Turquie: espoir de libération pour l'opposant Demirtas après une décision européenne
information fournie par AFP 04/11/2025 à 17:19

Le portrait de Selahattin Dermitas est brandi par des partisans du Parti démocratique des peuples (HDP pro-kurde), lors d'un rassemblement "Paix et Justice" à Istanbul le 3 février 2019 ( AFP / Yasin AKGUL )

Après tant d'espoirs déçus, ses partisans se reprennent à espérer mardi la libération de l'opposant kurde Selahattin Demirtas, détenu depuis 2016, à la suite d'une décision définitive de la Cour européenne des droits de l'homme en sa faveur.

Ses avocats et l'opposition parlementaire turque ont aussitôt réclamé mardi la remise en liberté de cette figure toujours charismatique et populaire, arrêté il y a exactement neuf ans le 4 novembre 2016 et condamné en mai 2019 à 42 ans de prison.

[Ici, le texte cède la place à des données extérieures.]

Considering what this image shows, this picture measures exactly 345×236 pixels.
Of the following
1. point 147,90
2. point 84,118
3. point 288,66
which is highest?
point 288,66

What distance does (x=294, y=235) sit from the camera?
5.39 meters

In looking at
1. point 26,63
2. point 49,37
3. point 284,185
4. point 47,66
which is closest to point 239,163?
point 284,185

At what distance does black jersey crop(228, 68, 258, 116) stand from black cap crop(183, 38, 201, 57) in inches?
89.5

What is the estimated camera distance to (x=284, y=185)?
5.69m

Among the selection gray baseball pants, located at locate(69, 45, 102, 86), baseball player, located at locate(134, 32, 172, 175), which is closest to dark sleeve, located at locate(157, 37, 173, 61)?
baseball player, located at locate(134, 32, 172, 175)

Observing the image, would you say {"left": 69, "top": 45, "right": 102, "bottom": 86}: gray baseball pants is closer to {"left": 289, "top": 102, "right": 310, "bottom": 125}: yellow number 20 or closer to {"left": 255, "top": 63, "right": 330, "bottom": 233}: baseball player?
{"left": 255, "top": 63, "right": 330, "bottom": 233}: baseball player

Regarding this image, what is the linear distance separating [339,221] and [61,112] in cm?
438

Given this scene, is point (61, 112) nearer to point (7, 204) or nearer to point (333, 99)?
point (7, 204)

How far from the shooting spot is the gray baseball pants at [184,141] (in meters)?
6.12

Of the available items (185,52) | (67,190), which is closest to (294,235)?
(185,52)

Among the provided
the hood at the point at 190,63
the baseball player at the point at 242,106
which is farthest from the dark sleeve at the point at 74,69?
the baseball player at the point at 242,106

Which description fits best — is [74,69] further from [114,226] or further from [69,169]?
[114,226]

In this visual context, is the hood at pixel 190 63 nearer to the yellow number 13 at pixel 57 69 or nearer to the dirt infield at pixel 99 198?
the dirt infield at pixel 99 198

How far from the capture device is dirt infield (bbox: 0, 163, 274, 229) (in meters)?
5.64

Ce rebondissement intervient parallèlement aux progrès du processus de paix initié depuis un an par Ankara avec la guérilla kurde du PKK : le Parti des Travailleurs du Kurdistan a annoncé sa dissolution en mai, à l'appel de son chef historique Abdullah Öcalan, emprisonné depuis 1999.

Depuis sa prison d'Edirne, Selahattin Demirtas, 52 ans, a de nouveau exprimé mardi son soutien au processus de pacification en cours et remercié les personnalités qui ont réclamé sa libération. Concluant sa note manuscrite, publiée sur X par ses avocats, par sa foi en la démocratie et "avant tout, la paix, la paix".

L'opposant a été accusé, entre autres, de propagande terroriste en faveur du PKK (interdit), d'insulte au président et d'avoir appelé à manifester en soutien aux combattants kurdes qui affrontaient les jihadistes à Kobane, en Syrie.

Au terme d'un long processus initié en 2019 et de multiples appels, la CEDH a rejeté lundi soir l'ultime demande du ministère turc de la Justice et rendu un arrêt définitif confirmant la violation de ses droits et ordonnant sa libération. En fin de journée, le gouvernement turc n'avait fait aucun commentaire.

Le parti DEM (ex-HDP) de M. Demirtas, troisième force au parlement, a aussitôt réclamé sa "libération immédiate".

- "Sans délai" -

"Au regard des nombreuses décisions de la CEDH et de sa décision FINALE (...) nos amis devraient être libérés sans délai", a écrit le DEM, réclamant également la libération de son ancienne coprésidente, Figen Yüksekdag et d'autres responsables.

Le CHP (social démocrate), premier parti d'opposition, a fait de même, son président Özgür Özel rappelant que M. Demirtas "a été arraché à ses filles de 9 et 12 ans. Aujourd'hui, l'une a 18 ans et l'autre 21".

Le signal le plus encourageant est venu dès mardi du parti nationaliste MHP, allié du président Recep Tayyip Erdogan dont le leader, Devlet Bahceli, a estimé que "la libération (de Selahattin Demirtas) sera de bon augure pour la Turquie".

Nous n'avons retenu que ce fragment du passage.